[Records from a collection]
=== Begin Enclosure ===

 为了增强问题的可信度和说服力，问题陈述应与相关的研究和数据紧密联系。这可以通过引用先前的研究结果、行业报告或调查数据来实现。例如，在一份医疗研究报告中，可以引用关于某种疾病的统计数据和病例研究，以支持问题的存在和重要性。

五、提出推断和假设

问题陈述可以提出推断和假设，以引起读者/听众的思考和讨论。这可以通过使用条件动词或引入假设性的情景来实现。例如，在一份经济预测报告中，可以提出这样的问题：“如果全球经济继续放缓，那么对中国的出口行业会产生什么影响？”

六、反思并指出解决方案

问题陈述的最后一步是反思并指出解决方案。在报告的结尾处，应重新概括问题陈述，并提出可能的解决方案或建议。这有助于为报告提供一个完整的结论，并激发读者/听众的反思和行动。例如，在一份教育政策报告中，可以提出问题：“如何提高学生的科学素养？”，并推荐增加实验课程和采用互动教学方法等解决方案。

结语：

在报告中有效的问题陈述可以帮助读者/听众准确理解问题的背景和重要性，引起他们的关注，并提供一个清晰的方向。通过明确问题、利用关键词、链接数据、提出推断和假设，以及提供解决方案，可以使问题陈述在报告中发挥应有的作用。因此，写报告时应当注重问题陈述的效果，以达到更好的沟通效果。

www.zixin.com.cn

=== End Enclosure ===

### WHAT IS REQUIRED
The records above are to be given again in full, word for word.

### EXERCISE OUTPUT
 为了增强问题的可信度和说服力，问题陈述应与相关的研究和数据紧密联系。这可以通过引用先前的研究结果、行业报告或调查数据来实现。例如，在一份医疗研究报告中，可以引用关于某种疾病的统计数据和病例研究，以支持问题的存在和重要性。

五、提出推断和假设

问题陈述可以提出推断和假设，以引起读者/听众的思考和讨论。这可以通过使用条件动词或引入假设性的情景来实现。例如，在一份经济预测报告中，可以提出这样的问题：“如果全球经济继续放缓，那么对中国的出口行业会产生什么影响？”

六、反思并指出解决方案

问题陈述的最后一步是反思并指出解决方案。在报告的结尾处，应重新概括问题陈述，并提出可能的解决方案或建议。这有助于为报告提供一个完整的结论，并激发读者/听众的反思和行动。例如，在一份教育政策报告中，可以提出问题：“如何提高学生的科学素养？”，并推荐增加实验课程和采用互动教学方法等解决方案。

结语：

在报告中有效的问题陈述可以帮助读者/听众准确理解问题的背景和重要性，引起他们的关注，并提供一个清晰的方向。通过明确问题、利用关键词、链接数据、提出推断和假设，以及提供解决方案，可以使问题陈述在报告中发挥应有的作用。因此，写报告时应当注重问题陈述的效果，以达到更好的沟通效果。

www.zixin.com.cn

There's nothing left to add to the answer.